Loading

Mapping character filter

The mapping character filter accepts a map of keys and values. Whenever it encounters a string of characters that is the same as a key, it replaces them with the value associated with that key.

Matching is greedy; the longest pattern matching at a given point wins. Replacements are allowed to be the empty string.

The mapping filter uses Lucene’s MappingCharFilter.

The following analyze API request uses the mapping filter to convert Hindu-Arabic numerals (٠‎١٢٣٤٥٦٧٨‎٩‎) into their Arabic-Latin equivalents (0123456789), changing the text My license plate is ٢٥٠١٥ to My license plate is 25015.

 GET /_analyze { "tokenizer": "keyword", "char_filter": [ { "type": "mapping", "mappings": [ "٠ => 0", "١ => 1", "٢ => 2", "٣ => 3", "٤ => 4", "٥ => 5", "٦ => 6", "٧ => 7", "٨ => 8", "٩ => 9" ] } ], "text": "My license plate is ٢٥٠١٥" } 

The filter produces the following text:

 [ My license plate is 25015 ] 
mappings

(Required*, array of strings) Array of mappings, with each element having the form key => value.

Either this or the mappings_path parameter must be specified.

mappings_path

(Required*, string) Path to a file containing key => value mappings.

This path must be absolute or relative to the config location, and the file must be UTF-8 encoded. Each mapping in the file must be separated by a line break.

Either this or the mappings parameter must be specified.

To customize the mappings filter, duplicate it to create the basis for a new custom character filter. You can modify the filter using its configurable parameters.

The following create index API request configures a new custom analyzer using a custom mappings filter, my_mappings_char_filter.

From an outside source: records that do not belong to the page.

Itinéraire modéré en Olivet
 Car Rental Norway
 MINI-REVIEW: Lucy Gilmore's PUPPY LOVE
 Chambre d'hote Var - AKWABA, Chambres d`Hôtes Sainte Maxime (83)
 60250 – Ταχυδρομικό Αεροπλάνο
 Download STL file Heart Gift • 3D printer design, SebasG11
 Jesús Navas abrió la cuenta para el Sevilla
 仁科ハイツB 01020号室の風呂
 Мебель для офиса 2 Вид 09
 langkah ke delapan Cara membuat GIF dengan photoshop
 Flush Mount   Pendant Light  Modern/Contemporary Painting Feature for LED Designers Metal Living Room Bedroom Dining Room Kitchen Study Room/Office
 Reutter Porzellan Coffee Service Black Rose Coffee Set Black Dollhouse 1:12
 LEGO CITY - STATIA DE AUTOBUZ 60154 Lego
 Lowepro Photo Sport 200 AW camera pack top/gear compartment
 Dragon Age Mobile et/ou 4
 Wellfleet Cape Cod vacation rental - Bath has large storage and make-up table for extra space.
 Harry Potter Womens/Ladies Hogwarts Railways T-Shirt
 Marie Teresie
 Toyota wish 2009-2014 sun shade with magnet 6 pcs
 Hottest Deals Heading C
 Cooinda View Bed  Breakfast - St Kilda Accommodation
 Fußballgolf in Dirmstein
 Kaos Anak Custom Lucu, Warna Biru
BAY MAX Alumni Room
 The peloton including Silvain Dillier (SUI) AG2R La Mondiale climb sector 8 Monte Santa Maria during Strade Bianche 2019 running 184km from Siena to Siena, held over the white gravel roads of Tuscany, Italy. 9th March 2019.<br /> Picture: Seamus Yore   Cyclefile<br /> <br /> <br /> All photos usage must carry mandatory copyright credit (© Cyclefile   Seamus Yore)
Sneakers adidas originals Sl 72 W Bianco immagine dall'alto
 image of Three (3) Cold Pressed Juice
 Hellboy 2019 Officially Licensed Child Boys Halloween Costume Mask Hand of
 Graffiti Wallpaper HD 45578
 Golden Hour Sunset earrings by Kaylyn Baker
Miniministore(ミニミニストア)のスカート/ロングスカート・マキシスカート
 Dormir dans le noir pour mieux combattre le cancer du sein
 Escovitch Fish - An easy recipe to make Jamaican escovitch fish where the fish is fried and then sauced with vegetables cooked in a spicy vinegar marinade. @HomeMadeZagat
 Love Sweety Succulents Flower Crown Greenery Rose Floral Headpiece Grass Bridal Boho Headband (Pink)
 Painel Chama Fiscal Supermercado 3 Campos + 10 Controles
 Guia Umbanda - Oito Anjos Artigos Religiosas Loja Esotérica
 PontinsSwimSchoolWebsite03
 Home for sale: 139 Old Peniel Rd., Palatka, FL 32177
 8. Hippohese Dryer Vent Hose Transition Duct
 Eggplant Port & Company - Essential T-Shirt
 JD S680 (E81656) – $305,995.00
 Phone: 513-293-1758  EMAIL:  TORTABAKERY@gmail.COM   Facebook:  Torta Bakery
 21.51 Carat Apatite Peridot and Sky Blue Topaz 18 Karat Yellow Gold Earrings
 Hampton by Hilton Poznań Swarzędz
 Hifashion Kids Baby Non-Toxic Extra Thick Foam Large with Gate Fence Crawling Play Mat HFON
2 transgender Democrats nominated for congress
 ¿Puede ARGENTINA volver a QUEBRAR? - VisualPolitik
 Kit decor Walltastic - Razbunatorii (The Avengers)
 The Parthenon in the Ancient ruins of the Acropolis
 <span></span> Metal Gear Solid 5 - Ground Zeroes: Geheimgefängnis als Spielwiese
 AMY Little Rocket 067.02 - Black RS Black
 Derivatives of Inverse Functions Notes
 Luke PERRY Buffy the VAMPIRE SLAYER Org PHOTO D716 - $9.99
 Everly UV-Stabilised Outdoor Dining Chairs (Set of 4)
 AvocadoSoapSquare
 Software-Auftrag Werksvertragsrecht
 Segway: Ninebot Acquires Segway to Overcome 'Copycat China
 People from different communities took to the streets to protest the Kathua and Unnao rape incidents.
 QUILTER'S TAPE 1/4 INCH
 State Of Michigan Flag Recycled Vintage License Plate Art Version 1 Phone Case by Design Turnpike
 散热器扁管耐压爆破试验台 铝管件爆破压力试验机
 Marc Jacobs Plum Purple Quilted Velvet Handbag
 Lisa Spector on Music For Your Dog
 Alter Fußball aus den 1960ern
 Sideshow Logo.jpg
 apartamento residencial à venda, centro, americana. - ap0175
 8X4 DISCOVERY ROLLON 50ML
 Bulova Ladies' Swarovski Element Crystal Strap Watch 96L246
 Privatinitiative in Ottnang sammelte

The my_mappings_char_filter filter replaces the :) and :( emoticons with a text equivalent.

 PUT /my-index-000001 { "settings": { "analysis": { "analyzer": { "my_analyzer": { "tokenizer": "standard", "char_filter": [ "my_mappings_char_filter" ] } }, "char_filter": { "my_mappings_char_filter": { "type": "mapping", "mappings": [ ":) => _happy_", ":( => _sad_" ] } } } } } 

The following analyze API request uses the custom my_mappings_char_filter to replace :( with _sad_ in the text I'm delighted about it :(.

 GET /my-index-000001/_analyze { "tokenizer": "keyword", "char_filter": [ "my_mappings_char_filter" ], "text": "I'm delighted about it :(" } 

The filter produces the following text:

 [ I'm delighted about it _sad_ ]